**EXERCISE INPUTS**
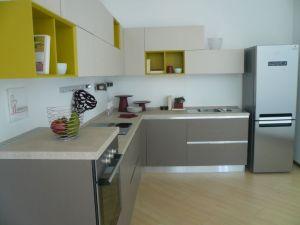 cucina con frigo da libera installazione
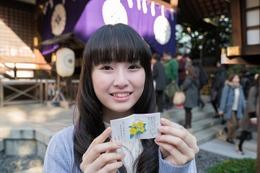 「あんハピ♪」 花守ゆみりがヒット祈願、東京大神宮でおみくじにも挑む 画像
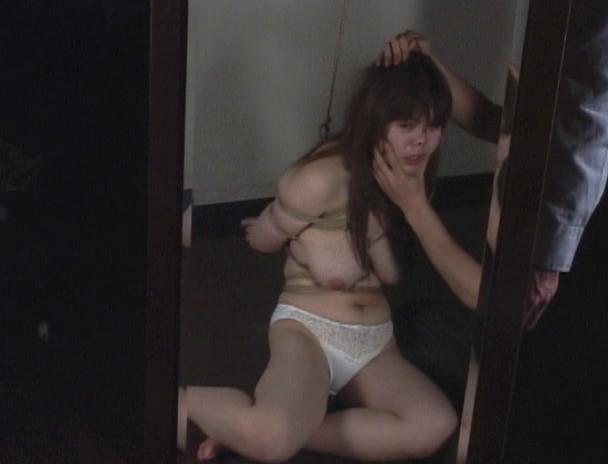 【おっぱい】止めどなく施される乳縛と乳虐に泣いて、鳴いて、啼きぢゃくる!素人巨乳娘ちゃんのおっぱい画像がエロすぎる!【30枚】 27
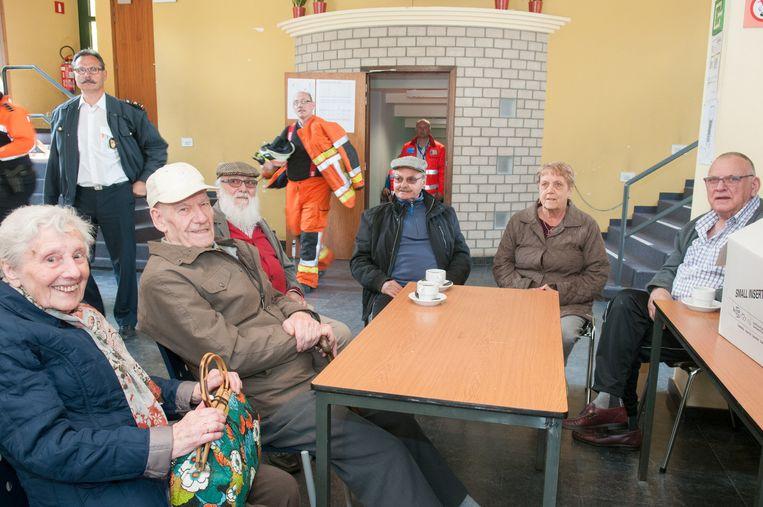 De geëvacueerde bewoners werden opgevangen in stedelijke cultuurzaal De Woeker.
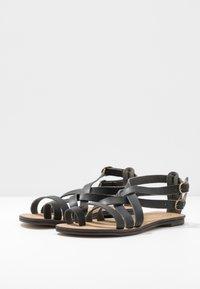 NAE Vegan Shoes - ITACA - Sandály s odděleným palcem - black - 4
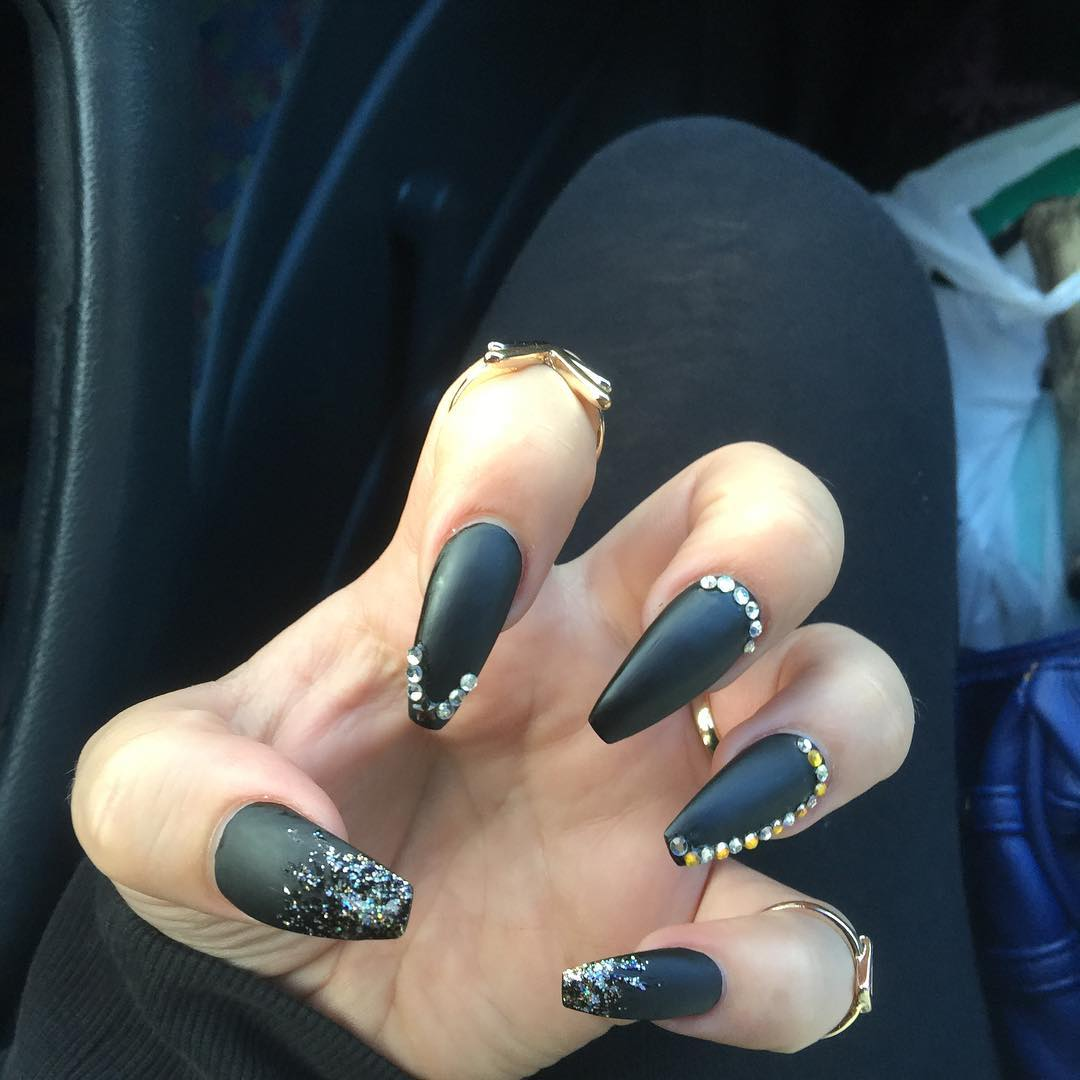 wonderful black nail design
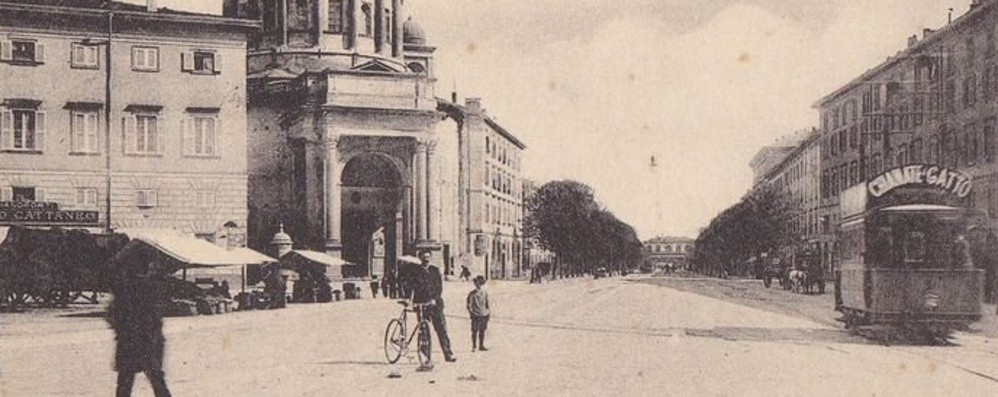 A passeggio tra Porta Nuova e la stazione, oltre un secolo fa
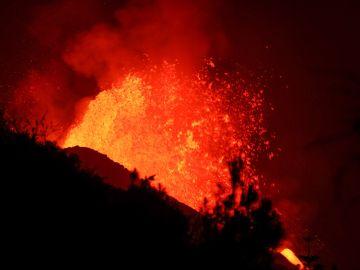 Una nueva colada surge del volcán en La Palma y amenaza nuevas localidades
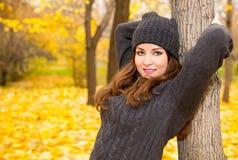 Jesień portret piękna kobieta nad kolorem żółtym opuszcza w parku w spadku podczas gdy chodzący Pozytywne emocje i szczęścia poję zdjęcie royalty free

**TASK TO CARRY OUT**
Everything in the records must be transcribed exactly, except the pictures, which are left out.

**YOUR SOLUTION**
 cucina con frigo da libera installazione
 「あんハピ♪」 花守ゆみりがヒット祈願、東京大神宮でおみくじにも挑む 画像
 【おっぱい】止めどなく施される乳縛と乳虐に泣いて、鳴いて、啼きぢゃくる!素人巨乳娘ちゃんのおっぱい画像がエロすぎる!【30枚】 27
 De geëvacueerde bewoners werden opgevangen in stedelijke cultuurzaal De Woeker.
 NAE Vegan Shoes - ITACA - Sandály s odděleným palcem - black - 4
 wonderful black nail design
 A passeggio tra Porta Nuova e la stazione, oltre un secolo fa
 Una nueva colada surge del volcán en La Palma y amenaza nuevas localidades
 Jesień portret piękna kobieta nad kolorem żółtym opuszcza w parku w spadku podczas gdy chodzący Pozytywne emocje i szczęścia poję zdjęcie royalty free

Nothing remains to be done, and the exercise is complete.